Machine learning is becoming ubiquitous. More and more services rely on it, and while embedded systems increasingly can run the models themselves, there are good reasons to execute models in the cloud. Models can be huge, like the multi-billion weight GPT models; there is a chance they contain sensitive data, and their output needs to be sanitized or something third. This post is on the fundamentals of a scalable ML architecture.

As a demo, I have implemented the core of a scalable system to build on online API to execute a model. The architecture is relatively straightforward: We use an Elixir frontend, which is expected to carry out responsibilities like authentication etc. We use RabbitMQ as a queue system and a Python service to execute the models.

The Walk Though

First, the code is available at GitHub. Principally, there are three components to pay attention to: The Elixir GraphQl API server, the Python model runner, and the infrastructure defined in respective docker files and the docker-compose.yml.

The application server is a standard Elixir Phoenix setup using Absinthe to handle the GraphQl interface and AMQP to handle the interface to the RabbitMQ message broker. One of the things to keep in mind for services that are a part of a more extensive setup is that we need to develop it and test it in isolation. Hence the module that implements functions for RPC over RabbitMq id mocked and has an IO implementation that merely echoes what it gets. This yields a solution where the only code that can not be tested on the service level is the production implemented of the RPC module, which is sufficient.

We use a machine-learned model written in Python using PyTorch. The example code is moved over and augmented by the glue, making it responsive to new requests in the queue.

Lastly, everything is orchestrated using docker-compose. this includes Docker files for each project and a docker-compose.yml file to start everything.

Concerns

When developing complex solutions, there are a plethora of concerns to be thoughtful about. These are simply some of them.

API design: The API has a single query to translate. This choice is mainly for convenience and can certainly be challenged. We would probably use mutations for ML model invocations as they have sufficient side effects. For some models, it might return different outputs per invocation, and for all cases, it incurs a const to invoke why we probably want to avoid letting clients re-invoke several times as retry strategies.

Indirection: Using a queue system introduces indirection. Signals are sent, and we wait for the return. These systems do not have any runtime call stack, and it is even less so possible to follow a call in the code editor. Ie. Indirection makes code harder to read. Use indirection sparingly and only when there is a good reason.

Scaling: The core decisions have been made for this architecture to scale. We can freely add as many model runners to the system as we see fit. A natural next step would be to add auto-scaling to the model runners in order to respond fast in peak time and save money when demand is low.

Models: In this example, the model weights have simply been added to the docker image. If the model is updated, it is an orchestration concern to make sure that the running containers are updated. This should be as straightforward as just starting new containers and signal the old ones to shut down.

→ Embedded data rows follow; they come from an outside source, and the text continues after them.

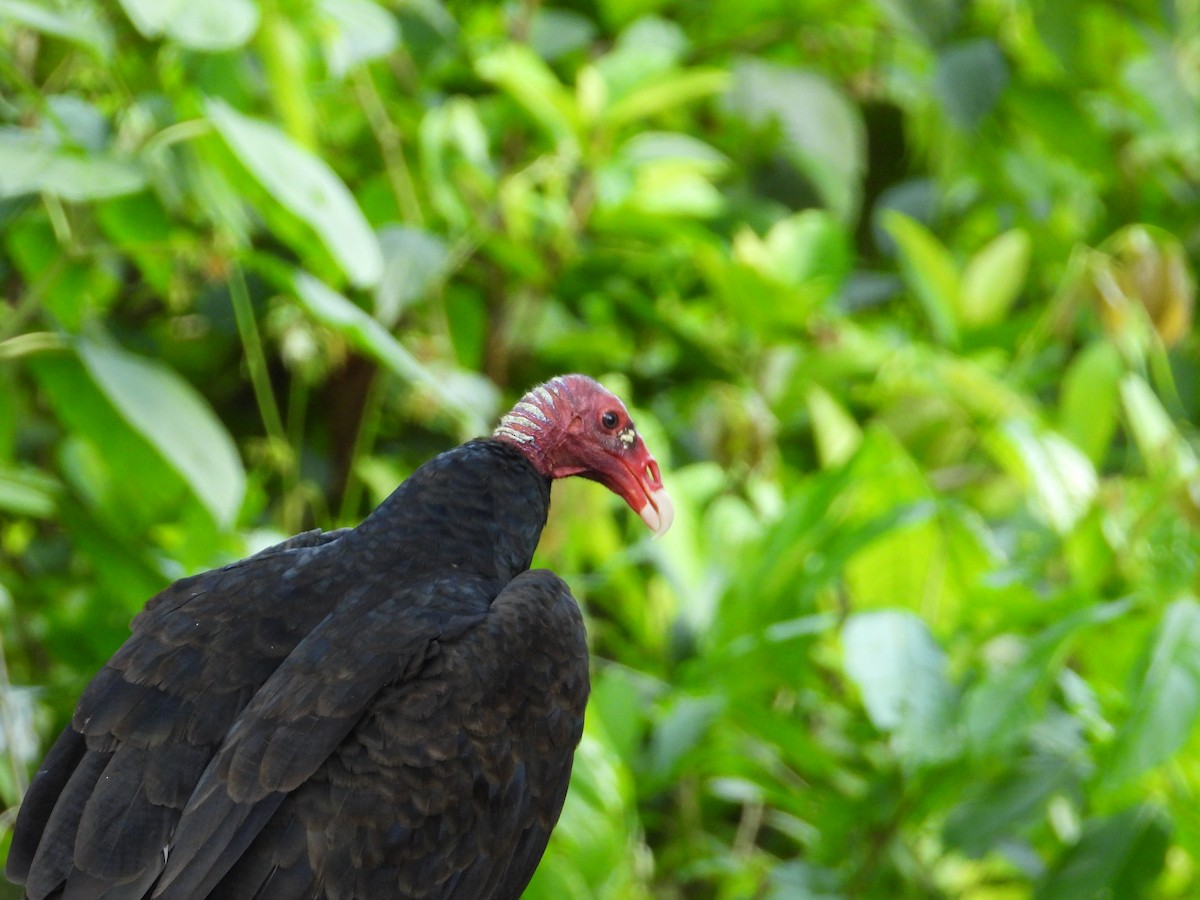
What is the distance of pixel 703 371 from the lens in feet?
9.18

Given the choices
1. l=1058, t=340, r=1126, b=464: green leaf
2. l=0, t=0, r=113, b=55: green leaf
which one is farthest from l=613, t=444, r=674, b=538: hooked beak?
l=1058, t=340, r=1126, b=464: green leaf

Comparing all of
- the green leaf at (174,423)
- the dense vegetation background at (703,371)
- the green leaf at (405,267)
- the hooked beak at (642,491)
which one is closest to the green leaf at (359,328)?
the dense vegetation background at (703,371)

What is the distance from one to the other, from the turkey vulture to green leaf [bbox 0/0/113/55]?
61 cm

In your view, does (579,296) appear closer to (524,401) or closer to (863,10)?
(863,10)

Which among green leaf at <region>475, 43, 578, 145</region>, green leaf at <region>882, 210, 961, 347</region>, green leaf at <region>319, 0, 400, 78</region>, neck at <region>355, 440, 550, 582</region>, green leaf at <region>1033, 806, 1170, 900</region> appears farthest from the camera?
green leaf at <region>882, 210, 961, 347</region>

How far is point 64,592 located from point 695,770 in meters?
1.03

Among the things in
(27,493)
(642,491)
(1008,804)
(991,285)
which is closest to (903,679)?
(1008,804)

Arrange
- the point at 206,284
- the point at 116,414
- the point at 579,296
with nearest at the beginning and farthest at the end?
the point at 116,414, the point at 206,284, the point at 579,296

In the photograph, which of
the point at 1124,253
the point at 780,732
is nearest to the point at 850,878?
the point at 780,732

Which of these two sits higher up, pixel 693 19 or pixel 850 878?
pixel 693 19

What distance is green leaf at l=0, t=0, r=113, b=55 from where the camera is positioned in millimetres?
1615

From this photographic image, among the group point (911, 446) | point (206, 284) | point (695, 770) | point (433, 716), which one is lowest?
point (695, 770)

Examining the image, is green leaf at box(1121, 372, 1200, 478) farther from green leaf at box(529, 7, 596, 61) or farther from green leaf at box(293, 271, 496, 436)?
green leaf at box(529, 7, 596, 61)

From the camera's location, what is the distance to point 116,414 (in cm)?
186
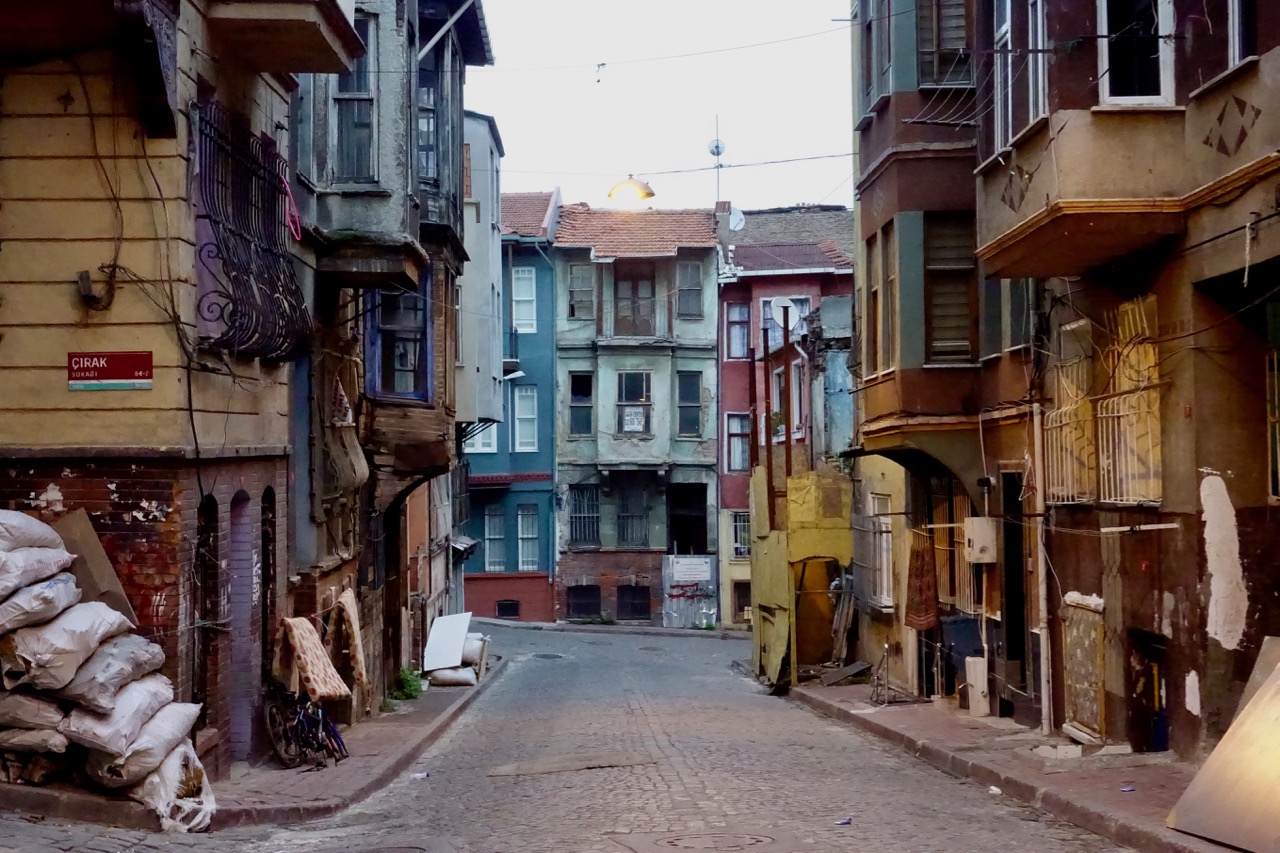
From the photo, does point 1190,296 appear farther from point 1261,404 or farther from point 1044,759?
point 1044,759

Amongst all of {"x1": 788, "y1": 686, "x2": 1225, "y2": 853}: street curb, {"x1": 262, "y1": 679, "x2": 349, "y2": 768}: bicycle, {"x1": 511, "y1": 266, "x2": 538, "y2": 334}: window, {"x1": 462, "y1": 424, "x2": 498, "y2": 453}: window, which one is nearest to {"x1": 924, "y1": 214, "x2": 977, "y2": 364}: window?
{"x1": 788, "y1": 686, "x2": 1225, "y2": 853}: street curb

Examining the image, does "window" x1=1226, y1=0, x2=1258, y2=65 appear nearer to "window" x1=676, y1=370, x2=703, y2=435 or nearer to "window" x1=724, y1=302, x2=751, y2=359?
"window" x1=724, y1=302, x2=751, y2=359

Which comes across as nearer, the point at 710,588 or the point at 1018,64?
the point at 1018,64

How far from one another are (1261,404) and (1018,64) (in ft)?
15.1

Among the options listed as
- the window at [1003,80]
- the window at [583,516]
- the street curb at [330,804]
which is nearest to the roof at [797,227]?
the window at [583,516]

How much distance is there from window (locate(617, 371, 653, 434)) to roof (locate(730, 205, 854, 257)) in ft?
18.8

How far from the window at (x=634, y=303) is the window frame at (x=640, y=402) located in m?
1.36

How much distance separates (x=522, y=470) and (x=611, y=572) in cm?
466

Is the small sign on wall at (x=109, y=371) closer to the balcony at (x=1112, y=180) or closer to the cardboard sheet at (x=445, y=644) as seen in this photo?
the balcony at (x=1112, y=180)

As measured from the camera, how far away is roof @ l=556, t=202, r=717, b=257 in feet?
152

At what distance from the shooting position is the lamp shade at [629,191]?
80.2 ft

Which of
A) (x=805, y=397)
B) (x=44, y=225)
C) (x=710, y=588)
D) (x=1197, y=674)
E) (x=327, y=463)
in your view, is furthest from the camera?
(x=710, y=588)

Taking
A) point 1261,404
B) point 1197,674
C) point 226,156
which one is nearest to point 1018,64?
point 1261,404

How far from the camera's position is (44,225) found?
10969mm
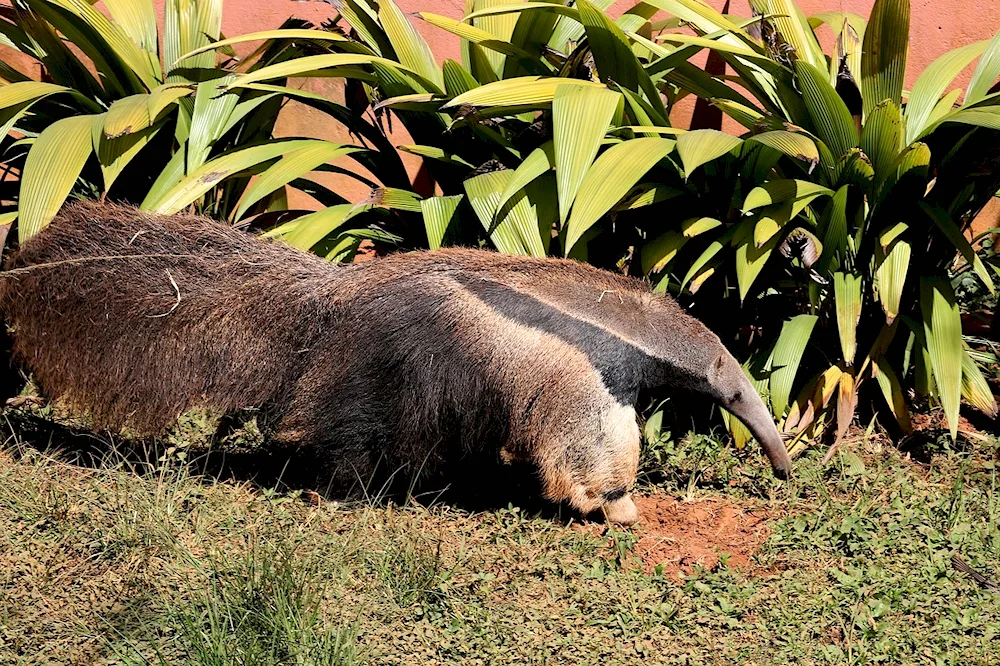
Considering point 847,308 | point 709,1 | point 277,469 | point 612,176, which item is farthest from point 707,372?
point 709,1

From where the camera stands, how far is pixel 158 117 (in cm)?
493

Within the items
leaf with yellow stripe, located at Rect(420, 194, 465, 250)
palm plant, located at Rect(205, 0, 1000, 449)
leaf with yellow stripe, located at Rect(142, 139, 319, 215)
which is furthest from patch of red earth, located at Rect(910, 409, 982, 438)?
leaf with yellow stripe, located at Rect(142, 139, 319, 215)

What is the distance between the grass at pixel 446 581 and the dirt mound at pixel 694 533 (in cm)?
7

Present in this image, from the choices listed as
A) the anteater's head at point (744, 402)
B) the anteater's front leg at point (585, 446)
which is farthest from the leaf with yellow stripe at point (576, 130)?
the anteater's head at point (744, 402)

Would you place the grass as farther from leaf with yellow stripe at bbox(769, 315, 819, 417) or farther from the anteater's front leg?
leaf with yellow stripe at bbox(769, 315, 819, 417)

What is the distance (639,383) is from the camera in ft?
13.3

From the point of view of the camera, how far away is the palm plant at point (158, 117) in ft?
15.2

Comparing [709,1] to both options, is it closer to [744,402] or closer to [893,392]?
[893,392]

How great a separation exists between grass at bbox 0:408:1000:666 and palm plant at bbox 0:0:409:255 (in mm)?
1341

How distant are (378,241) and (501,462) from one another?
1389 millimetres

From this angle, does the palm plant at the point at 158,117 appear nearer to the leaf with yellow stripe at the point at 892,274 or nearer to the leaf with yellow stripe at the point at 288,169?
the leaf with yellow stripe at the point at 288,169

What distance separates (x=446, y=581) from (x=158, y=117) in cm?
282

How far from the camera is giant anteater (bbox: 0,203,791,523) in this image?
3.86 meters

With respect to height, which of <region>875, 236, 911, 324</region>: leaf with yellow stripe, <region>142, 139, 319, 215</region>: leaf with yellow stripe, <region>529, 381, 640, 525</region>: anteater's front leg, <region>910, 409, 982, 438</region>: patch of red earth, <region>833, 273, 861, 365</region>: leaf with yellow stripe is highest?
<region>142, 139, 319, 215</region>: leaf with yellow stripe
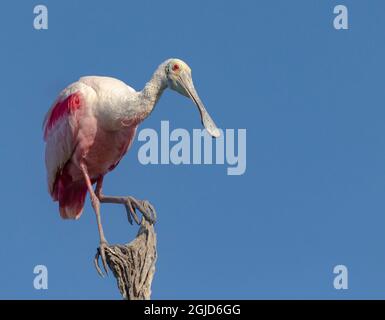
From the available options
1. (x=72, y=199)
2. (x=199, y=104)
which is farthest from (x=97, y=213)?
(x=199, y=104)

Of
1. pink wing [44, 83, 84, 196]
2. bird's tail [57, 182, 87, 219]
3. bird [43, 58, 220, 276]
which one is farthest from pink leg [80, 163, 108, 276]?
bird's tail [57, 182, 87, 219]

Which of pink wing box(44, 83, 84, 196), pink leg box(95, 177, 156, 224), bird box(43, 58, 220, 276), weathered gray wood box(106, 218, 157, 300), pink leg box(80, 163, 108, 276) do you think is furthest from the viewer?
pink wing box(44, 83, 84, 196)

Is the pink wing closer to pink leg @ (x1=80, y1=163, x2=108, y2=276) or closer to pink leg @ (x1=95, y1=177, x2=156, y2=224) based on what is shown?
pink leg @ (x1=80, y1=163, x2=108, y2=276)

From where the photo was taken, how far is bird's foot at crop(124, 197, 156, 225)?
17695 millimetres

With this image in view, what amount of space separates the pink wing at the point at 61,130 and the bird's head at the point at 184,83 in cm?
144

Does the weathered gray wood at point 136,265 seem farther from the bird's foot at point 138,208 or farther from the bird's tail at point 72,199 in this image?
the bird's tail at point 72,199

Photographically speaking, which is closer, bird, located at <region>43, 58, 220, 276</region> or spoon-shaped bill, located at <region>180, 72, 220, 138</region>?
spoon-shaped bill, located at <region>180, 72, 220, 138</region>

However, if we have large enough churn on the models, say we have individual models per user, we probably need another strategy. Depending on the use case, we might let all the models run in parallel and have multiple topics in RabbitMQ or we can download models as files on demand and cache them.

Final Thoughts

This implementation is representative and by no means production-ready. A lot of tweaking is needed to be done. However, it shows the basic structure for services that has a disconnect between resource-intensive parts and light resources.

When developing these types of infrastructures, it is expected that they will change when exposed to real-life usage patterns. Furthermore, this simple example touches on many different technologies. In a scale-up scenario, this system would probably be managed by at least three people: the data scientist/engineer developing the model runner, an application engineer developing the API service, and somebody with the infrastructure as their primary concern.